Images are to be dropped, and the rest of the data reproduced exactly.

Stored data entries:
╔══

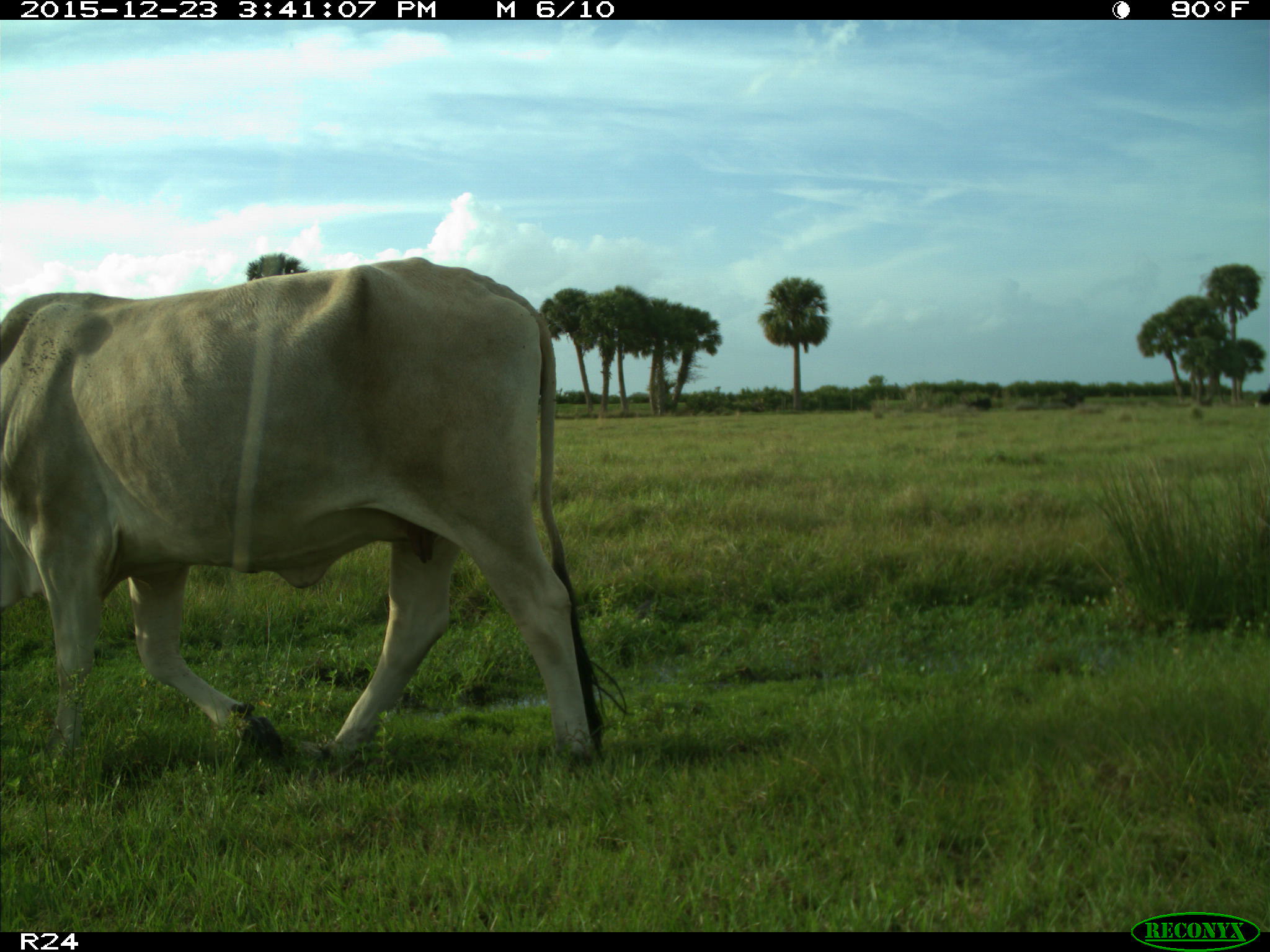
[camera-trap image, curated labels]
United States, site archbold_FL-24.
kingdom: Animalia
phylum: Chordata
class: Mammalia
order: Artiodactyla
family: Bovidae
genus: Bos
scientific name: Bos taurus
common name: domestic cow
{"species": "Bos taurus (domestic cow)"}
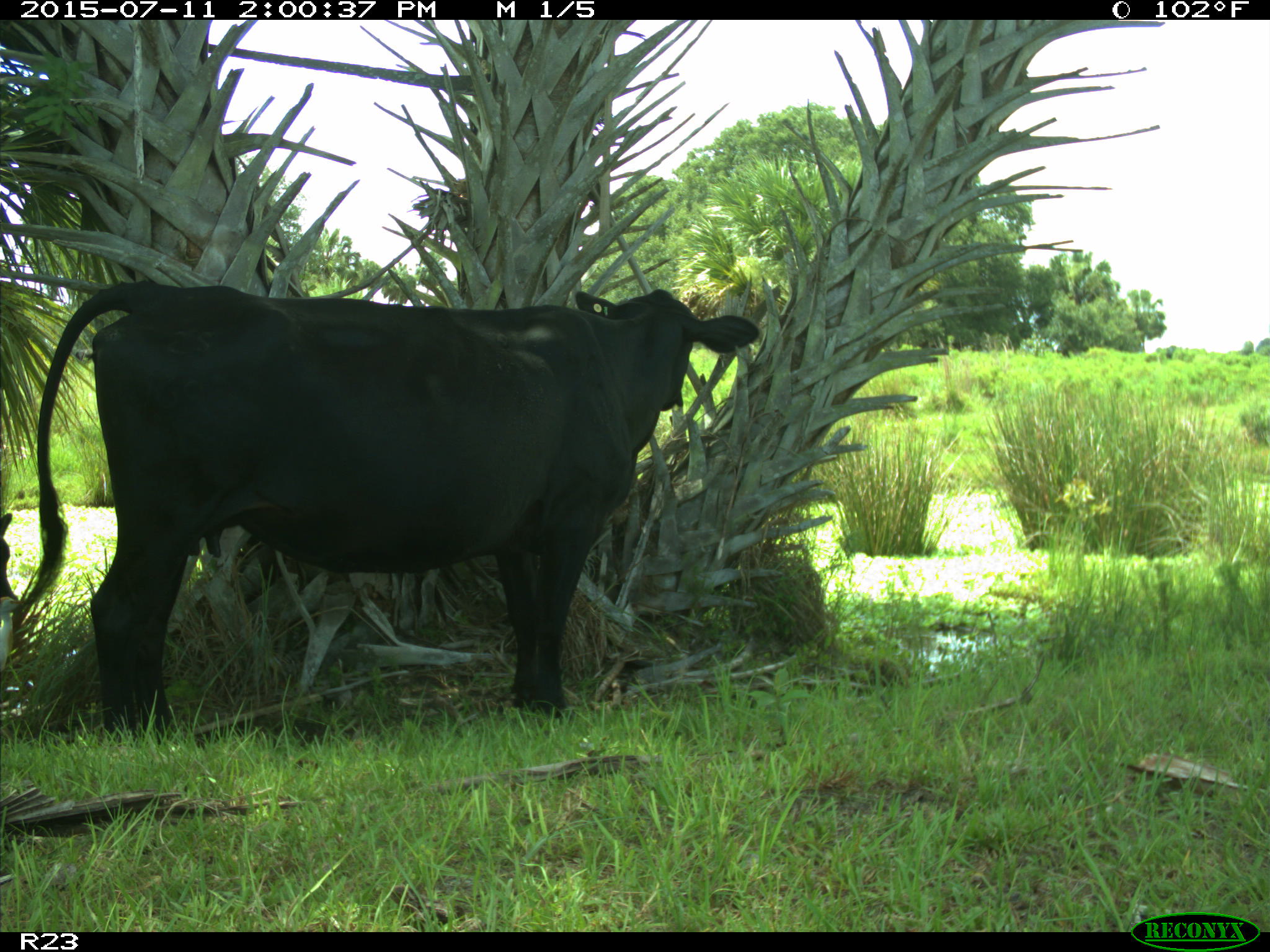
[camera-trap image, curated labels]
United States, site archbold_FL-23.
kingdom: Animalia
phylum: Chordata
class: Mammalia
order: Artiodactyla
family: Bovidae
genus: Bos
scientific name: Bos taurus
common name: domestic cow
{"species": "Bos taurus (domestic cow)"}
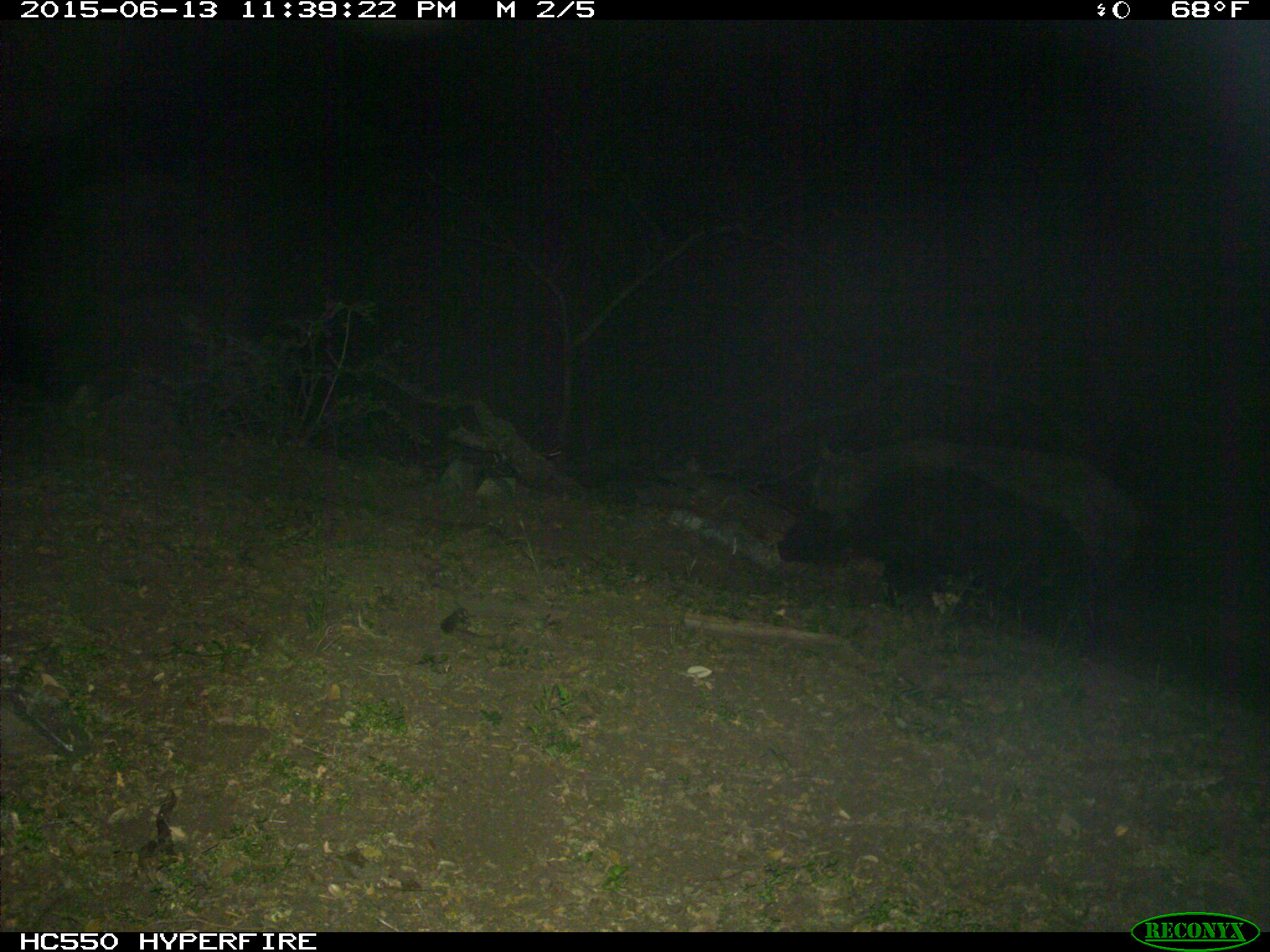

╚══

▶ [Exercise response]:
[camera-trap image, curated labels]
United States, site archbold_FL-24.
kingdom: Animalia
phylum: Chordata
class: Mammalia
order: Artiodactyla
family: Bovidae
genus: Bos
scientific name: Bos taurus
common name: domestic cow
{"species": "Bos taurus (domestic cow)"}
[camera-trap image, curated labels]
United States, site archbold_FL-23.
kingdom: Animalia
phylum: Chordata
class: Mammalia
order: Artiodactyla
family: Bovidae
genus: Bos
scientific name: Bos taurus
common name: domestic cow
{"species": "Bos taurus (domestic cow)"}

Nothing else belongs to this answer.